Hi I was trying to benchmark this model on TREC DL19 track, I was mainly rerank a ranking I got from another model. Though the metrics seem low and not even matching the metric of original ranking:-

NDGC@5: 0.6620280234158401
NDGC@10: 0.6530871918417204

I'm using pytrec_eval to evaluate, what could be the issue?

Castorini org

Hi @krypticmouse
just fyi I have seen your comments. I am looking into it now, will get back to you asap.

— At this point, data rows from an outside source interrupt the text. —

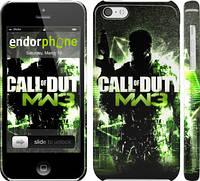 """Чехол на iPhone 5c Call of Duty """"149c-23"""""""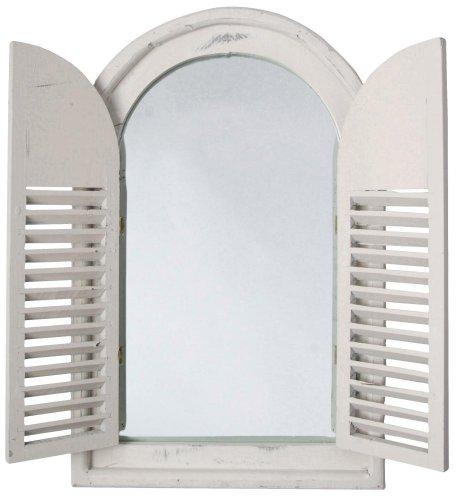 Esschert Design - Espejo Envejecido de Madera y Cristal con Puertas francesas, WD05, 37x5x59cm - Color Bla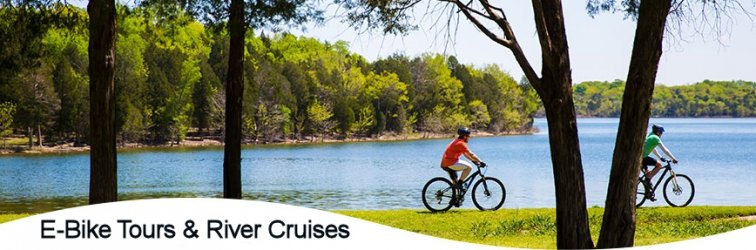 European River Cruises Including E-Bike Packages
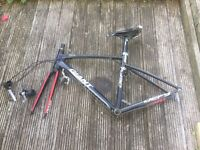 Giant Defy road bike frame and parts. 52cm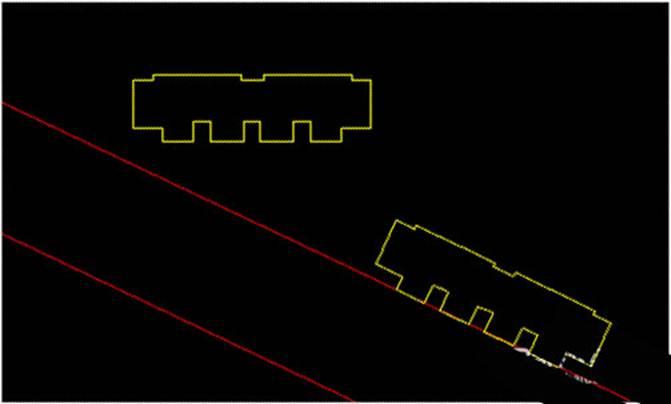 CAD旋转图形角度设置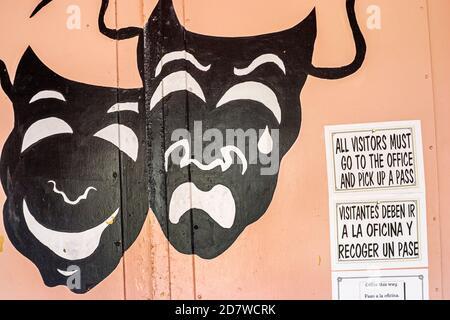 Florida Miami Beach Washington Avenue, panneau d'entrée du théâtre anglais espagnol multilingue, Banque D'Images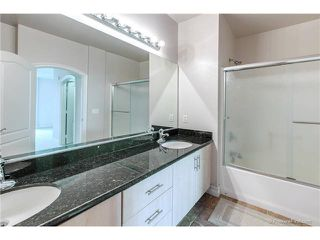 Photo 20: DOWNTOWN Condo for rent : 2 bedrooms : 550 Park Boulevard #2410 in San Diego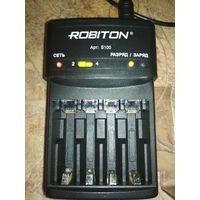 Универсальное зарядное устройство robiton s100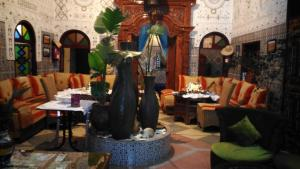 Ryad Bab Berdaine, Riads  Meknès - big - 91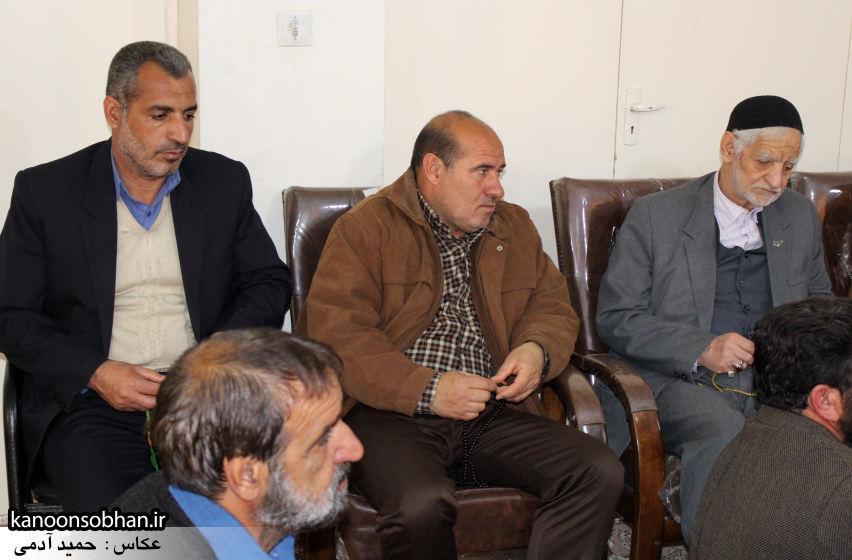 تصاویر نشست گفتمان انقلاب اسلامی در کوهدشت (5)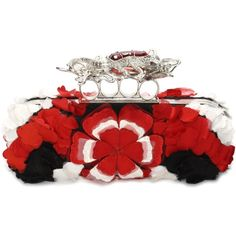 Alexander McQueen Salamander Embroidery Long Knuckle Box Clutch featuring polyvore, fashion, bags, handbags, clutches, black, black clutches, black purse, embroidered handbags, hard clutch and alexander mcqueen clutches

Thanks a lot! Attaching the inference code I used. Maxlen is 180 and bsize is 1 and model is castorini/rankllama-v1-7b-lora-passage:-

        tokenizer = AutoTokenizer.from_pretrained('meta-llama/Llama-2-7b-hf', token="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")
        tokenizer.add_special_tokens({'pad_token': '[PAD]'})
        model = self.get_model(self.model)
        
        assert len(qids) == len(pids), (len(qids), len(pids))

        scores = []

        model.eval()
        with torch.inference_mode():
            with torch.cuda.amp.autocast():
                for offset in tqdm.tqdm(range(0, len(qids), self.bsize), disable=(not show_progress)):
                    endpos = offset + self.bsize

                    queries_ = [f'query: {self.queries[qid]}</s>' for qid in qids[offset:endpos]]
                    passages_ = [f'document: {self.collection[pid]}</s>' for pid in pids[offset:endpos]]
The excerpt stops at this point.